Già conosciuto Hans Tuzzi come scrittore colto e raffinato e l’ho ritrovato volentieri in questa prova che parte dal 30 settembre 1981 e termina il 3 ottobre dello stesso anno a Milano. Tre colpi di pistola e l’architetto Manrico Barbarani è stesso a terra, alleggerito di un portafoglio e di un orologio, “un cronometro Zenith quadrato in oro giallo e cinturino di coccodrillo marrone” di notevole valore in una delle più squallide periferie della città. Due ex mogli, un figlio, una discreta passione per l’alpinismo ma, soprattutto, per le donne, un socio in affari.

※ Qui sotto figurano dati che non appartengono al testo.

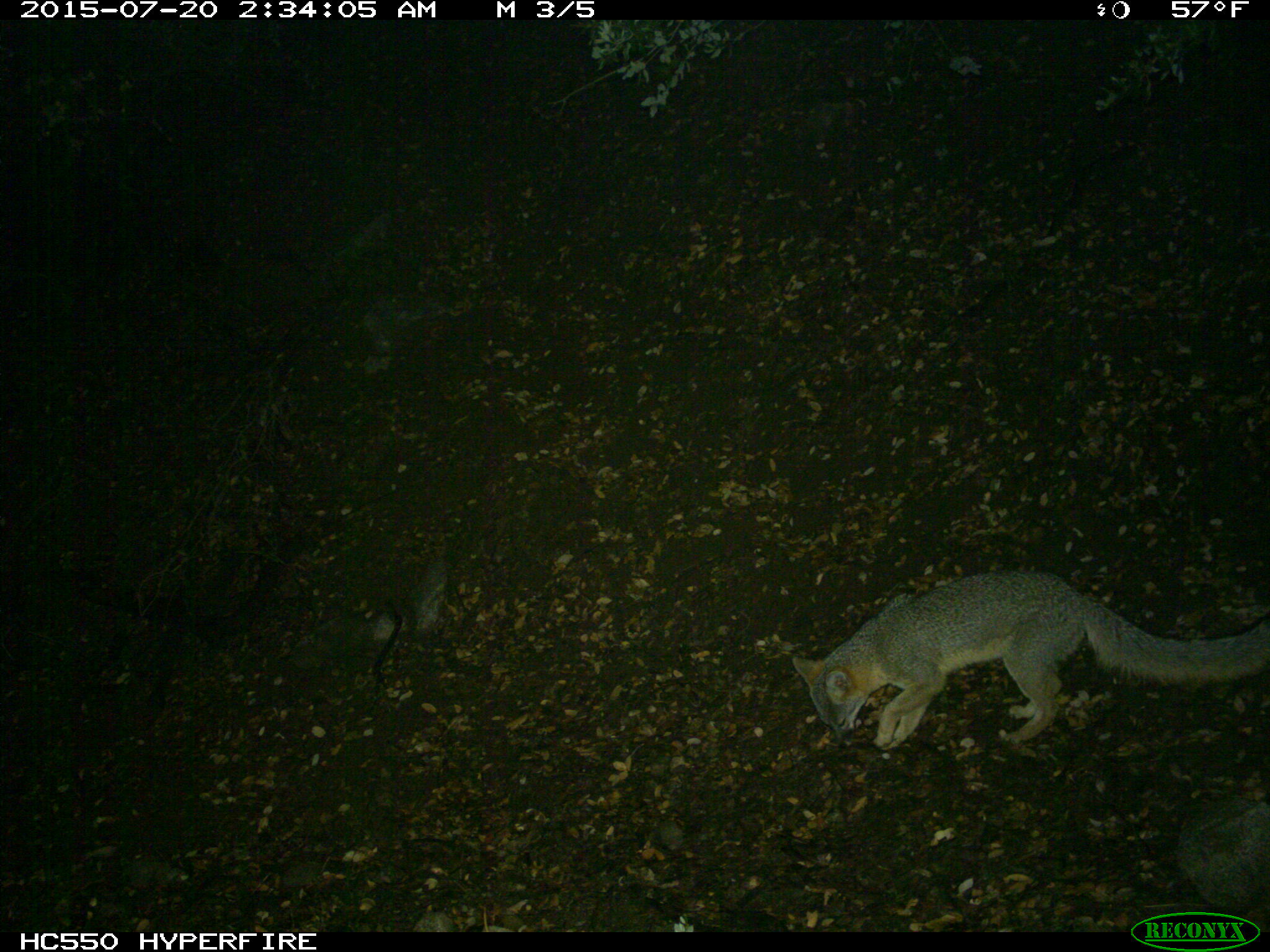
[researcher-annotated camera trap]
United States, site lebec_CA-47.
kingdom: Animalia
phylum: Chordata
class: Mammalia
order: Carnivora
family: Canidae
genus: Urocyon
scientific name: Urocyon cinereoargenteus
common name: gray fox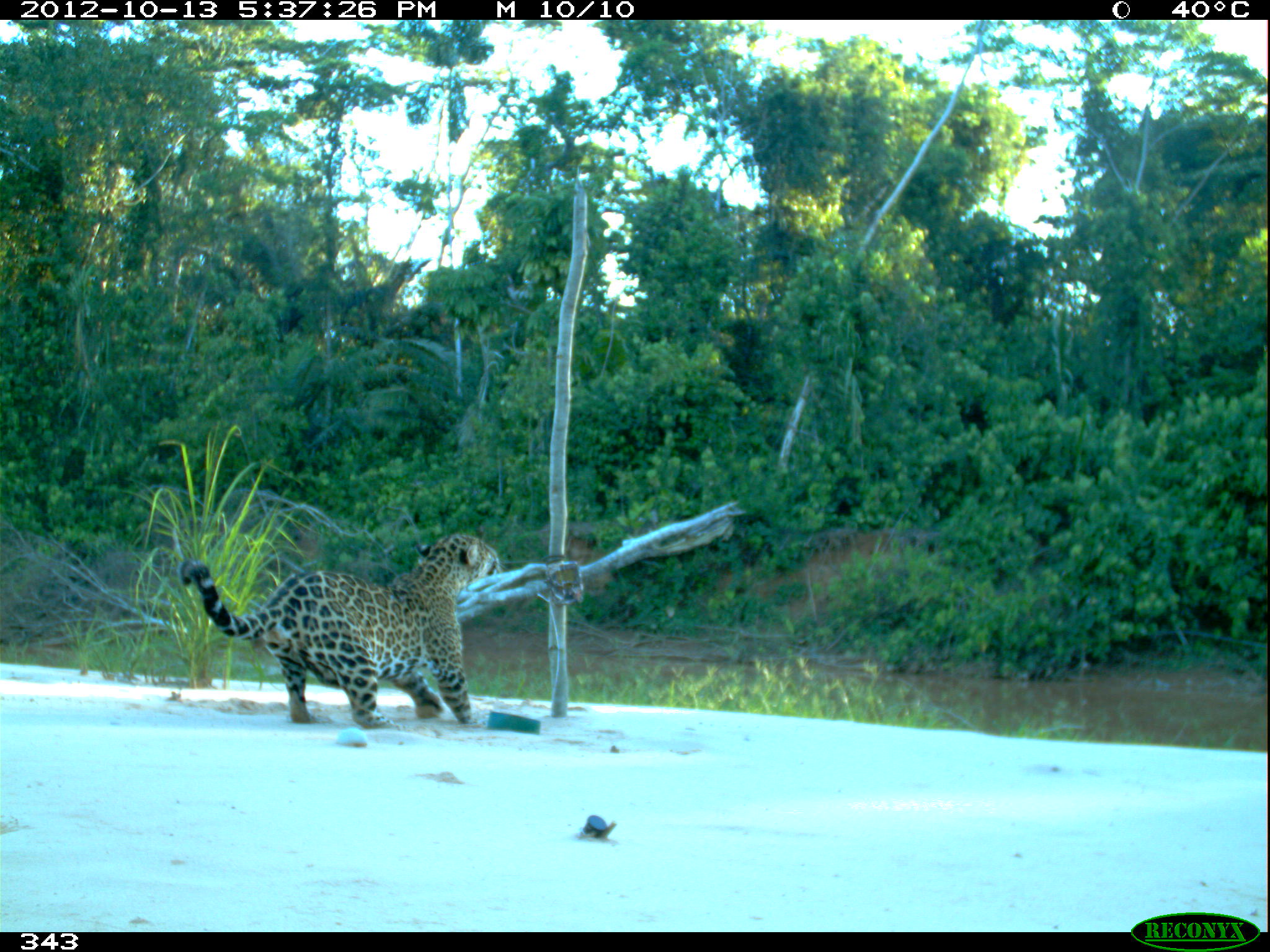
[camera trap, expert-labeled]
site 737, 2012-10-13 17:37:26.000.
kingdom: Animalia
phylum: Chordata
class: Mammalia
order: Carnivora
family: Felidae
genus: Panthera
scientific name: Panthera onca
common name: jaguar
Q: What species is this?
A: Panthera onca (jaguar).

Indaga il commissario Melis con la sua bella pipa di radica insieme alla provetta squadra: Ferrini, Giovannini, Iurilli, Santanicchia, Aiuto, Vitelli, Lambiase (e ne avrò saltati qualcuno). Compagna di vita Fiorenza, socia di una casa editrice e il cane terrier Kim, parco nel mangiare gli basta un toast con birra, affettati e formaggi. Un commissario delle atmosfere e delle psicologie, del lavoro metodico e della routine “anche le intuizioni geniali, si disse, germinano dalla routine”, che non ama troppo i “giallisti inventori di improbabili investigatori in monocolo o berretto da caccia alle anatre”.
Le indagini si svolgono tra aste di libri, architetti, politici, collezionisti, con qualche figura scontata, vedi il questore Maccacaro (“sia inflessibile ma avveduto”) che tiene alla carriera. Non mancano momenti di sconforto “Era scontento. Scontento di sé, di come andava l’indagine” e di tormento per il piccolo Duccio, figlio di Manrico, trascurato dalla madre.
Una narrazione leggera e compita, veloci spostamenti da un personaggio all’altro, un volteggiare sinuoso e delicato fra le parole, canzoni, ricordi personali che sorgono spontanei e si intrecciano al caso, amori passati e presenti, Cristina, Fiorenza, il babbo, la voce che trema, il volo di un piccione o di una cornacchia a ricordarci della vita che scorre. E su tutti il bambino. Quel povero bambino.